[Start of section]

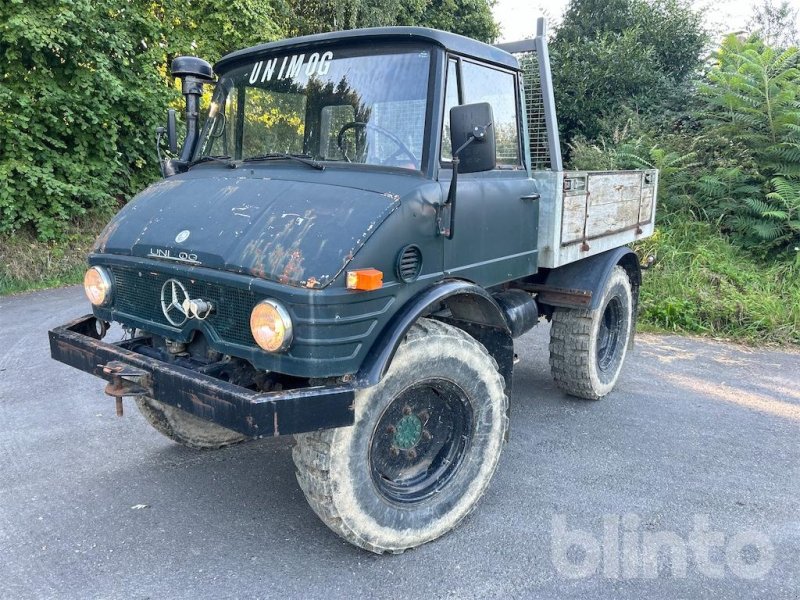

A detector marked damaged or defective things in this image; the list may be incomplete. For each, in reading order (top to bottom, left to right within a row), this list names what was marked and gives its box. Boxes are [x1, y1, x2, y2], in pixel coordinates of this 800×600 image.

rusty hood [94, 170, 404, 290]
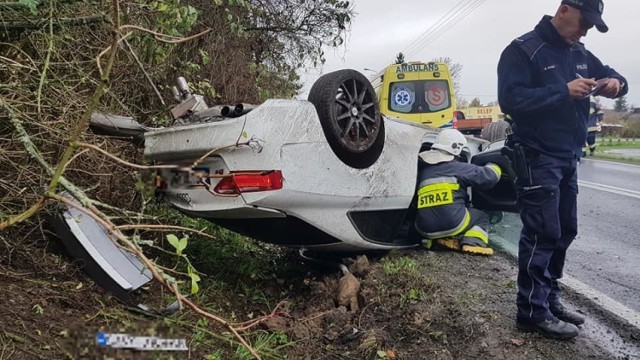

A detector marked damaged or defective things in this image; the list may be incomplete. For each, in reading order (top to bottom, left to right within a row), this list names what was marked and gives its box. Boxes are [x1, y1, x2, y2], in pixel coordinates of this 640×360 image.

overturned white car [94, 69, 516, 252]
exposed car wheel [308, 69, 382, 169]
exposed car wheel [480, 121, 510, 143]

[End of section]

Try it: With the line containing "this 640×360 image." as the start, transcribe each line through the end of the listing above, exactly and only.

Your response:
A detector marked damaged or defective things in this image; the list may be incomplete. For each, in reading order (top to bottom, left to right within a row), this list names what was marked and gives its box. Boxes are [x1, y1, x2, y2], in pixel coordinates of this 640×360 image.

overturned white car [94, 69, 516, 252]
exposed car wheel [308, 69, 382, 169]
exposed car wheel [480, 121, 510, 143]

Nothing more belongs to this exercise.